Node Details

  • Name: docxFile
  • Type: Document
  • Version: 1.0
  • Category: Document Loaders

Parameters

  1. Docx File (required)

    • Label: Docx File
    • Name: docxFile
    • Type: file
    • File Type: .docx
    • Description: The DOCX file(s) to be loaded and processed.
  2. Text Splitter (optional)

    • Label: Text Splitter
    • Name: textSplitter
    • Type: TextSplitter
    • Description: An optional text splitter to break the document into smaller chunks.
  3. Additional Metadata (optional)

    • Label: Additional Metadata
    • Name: metadata
    • Type: json
    • Description: Additional metadata to be added to the extracted documents.
  4. Omit Metadata Keys (optional)

    • Label: Omit Metadata Keys
    • Name: omitMetadataKeys
    • Type: string
    • Description: A comma-separated list of metadata keys to omit from the default set.
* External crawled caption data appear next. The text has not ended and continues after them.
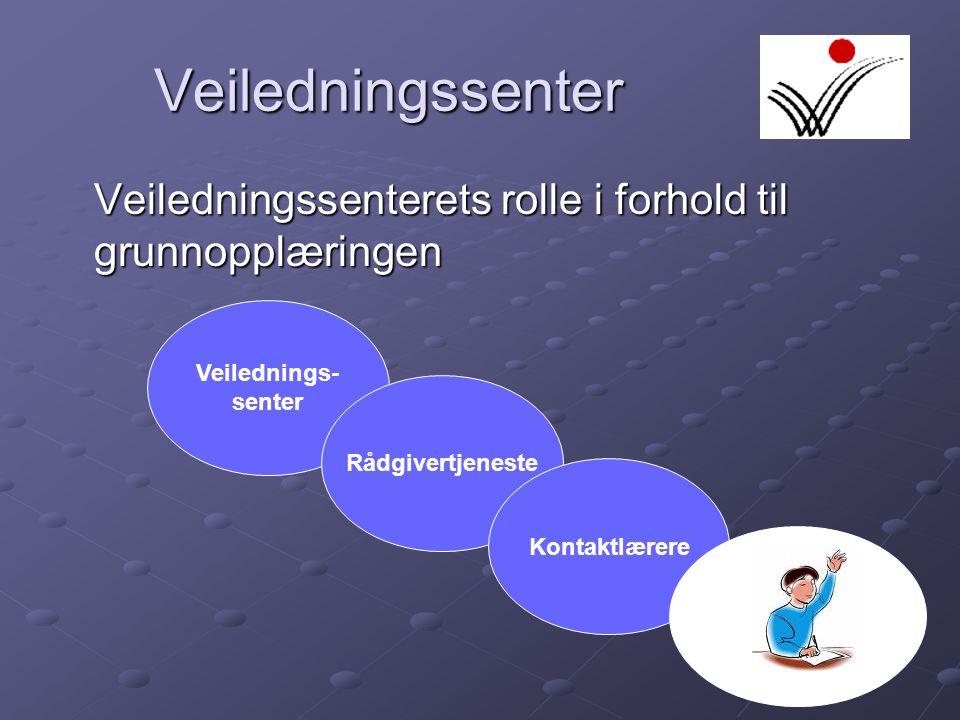 Veiledningssenter Veiledningssenterets rolle i forhold til grunnopplæringen Veilednings- senter Rådgivertjeneste Kontaktlærere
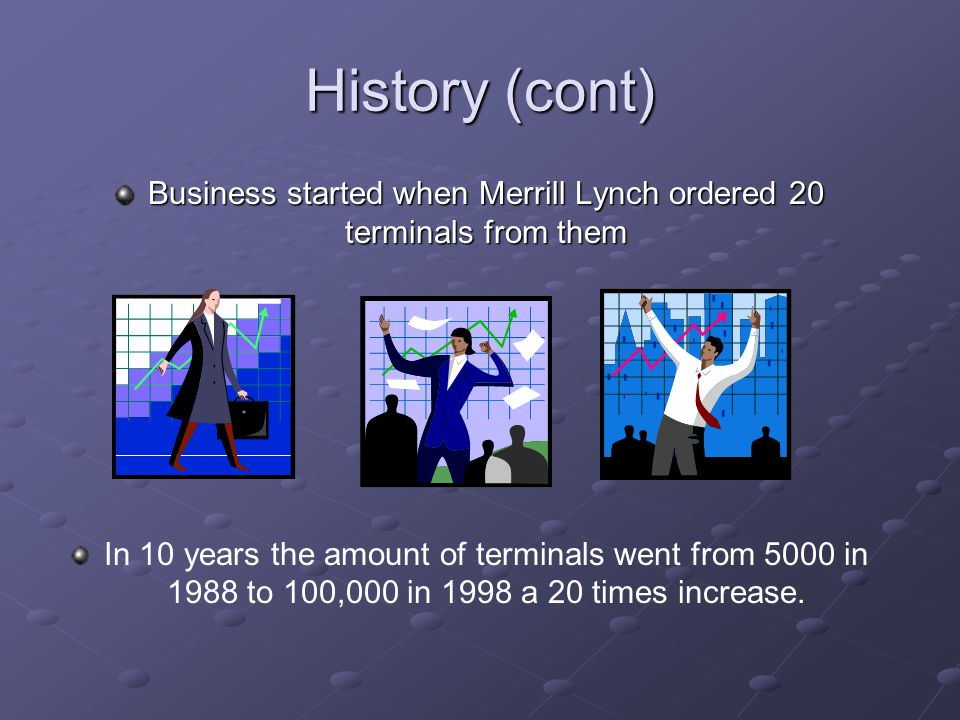 History (cont) Business started when Merrill Lynch ordered 20 terminals from them In 10 years the amount of terminals went from 5000 in 1988 to 100,000 in 1998 a 20 times increase.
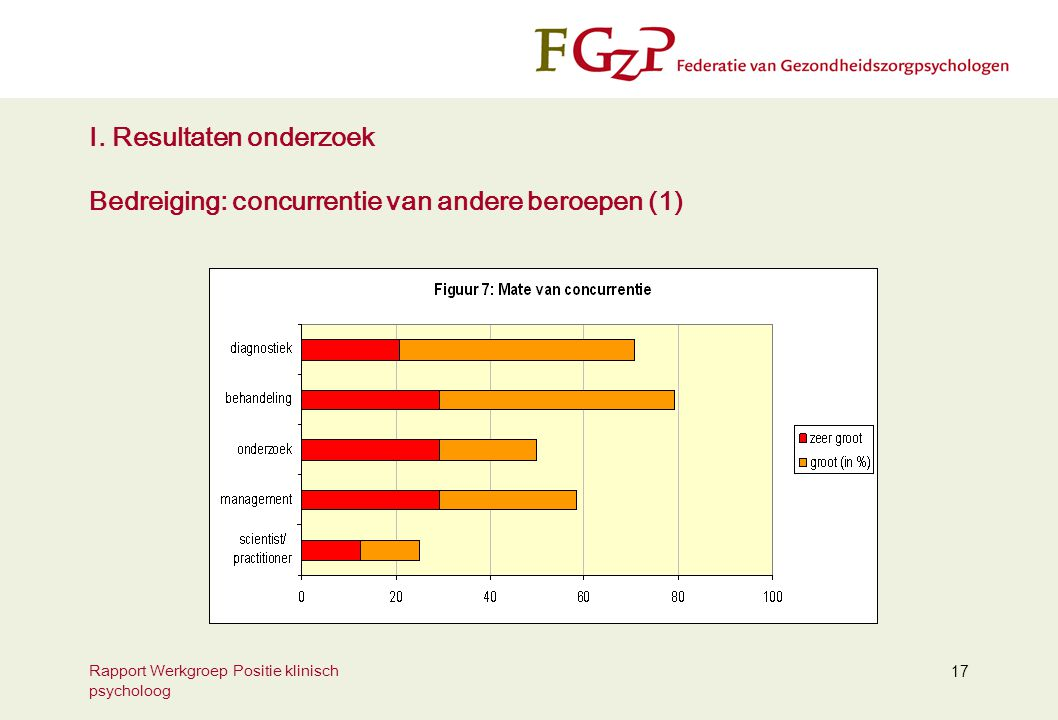 Rapport Werkgroep Positie klinisch psycholoog 17 I. Resultaten onderzoek Bedreiging: concurrentie van andere beroepen (1)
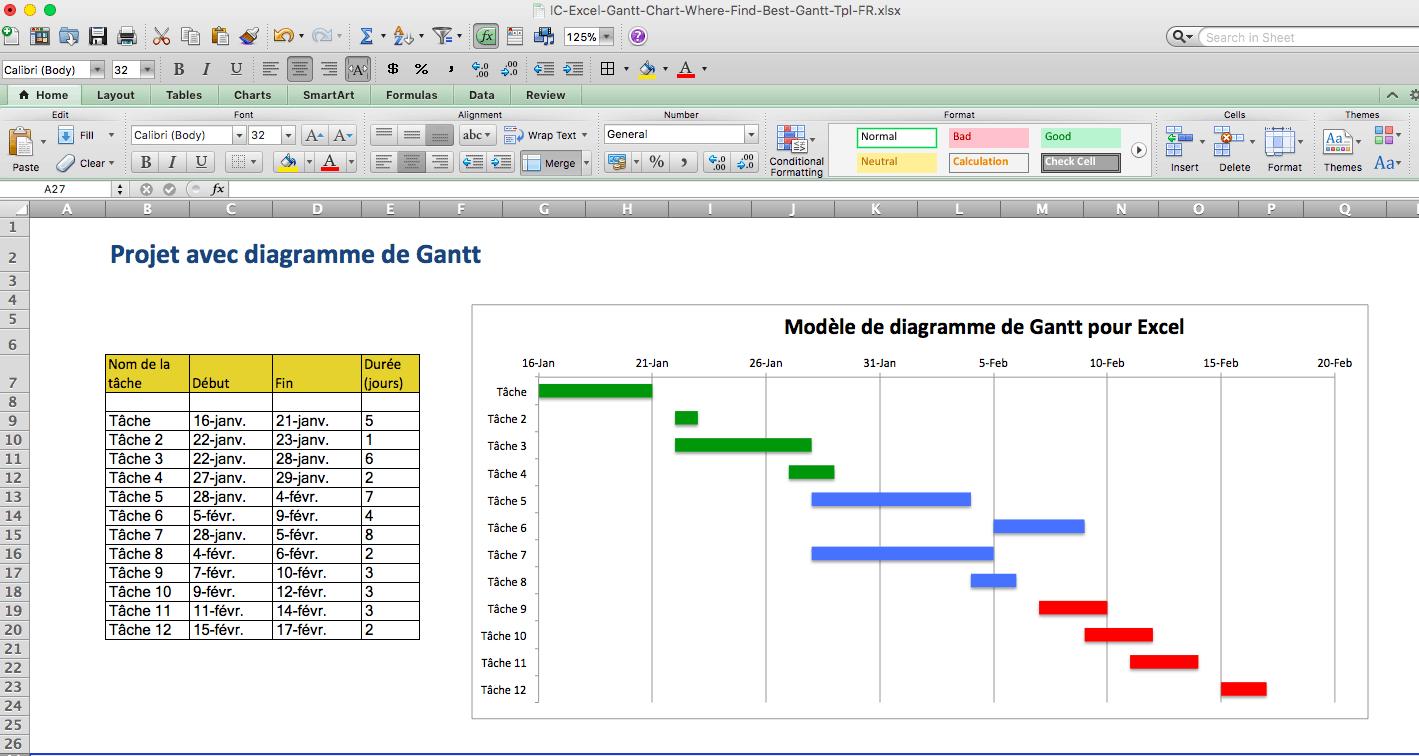 Utilisez Ce Mod U00e8le Gratuit De Diagramme De Gantt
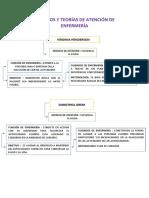 MODELOS Y TEORÍAS DE ATENCIÓN DE ENFERMERÍA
Use * to omit all metadata keys except those specified in the Additional Metadata field.

Input

The node accepts one or more DOCX files, either as base64-encoded strings or as references to files stored in the system’s file storage.

Output

The node outputs an array of IDocument objects, each representing a chunk or the entire content of the processed DOCX file(s), along with associated metadata.

Functionality

  1. Loads DOCX file(s) from either base64-encoded strings or the system’s file storage.
  2. Optionally splits the document content using the provided text splitter.
  3. Applies additional metadata if provided.
  4. Omits specified metadata keys if requested.
  5. Returns an array of processed document objects.

Use Cases

  • Extracting text content from DOCX files for further processing or analysis.
  • Preparing DOCX content for use in language models or other NLP tasks.
  • Integrating DOCX file content into document-based workflows or chatbots.

Notes

  • The node supports processing multiple files in a single operation.
  • It can handle both locally uploaded files and files stored in the system’s file storage.
  • The text splitter option allows for breaking large documents into more manageable chunks.
  • Custom metadata can be added, and existing metadata can be selectively omitted for fine-grained control over the output.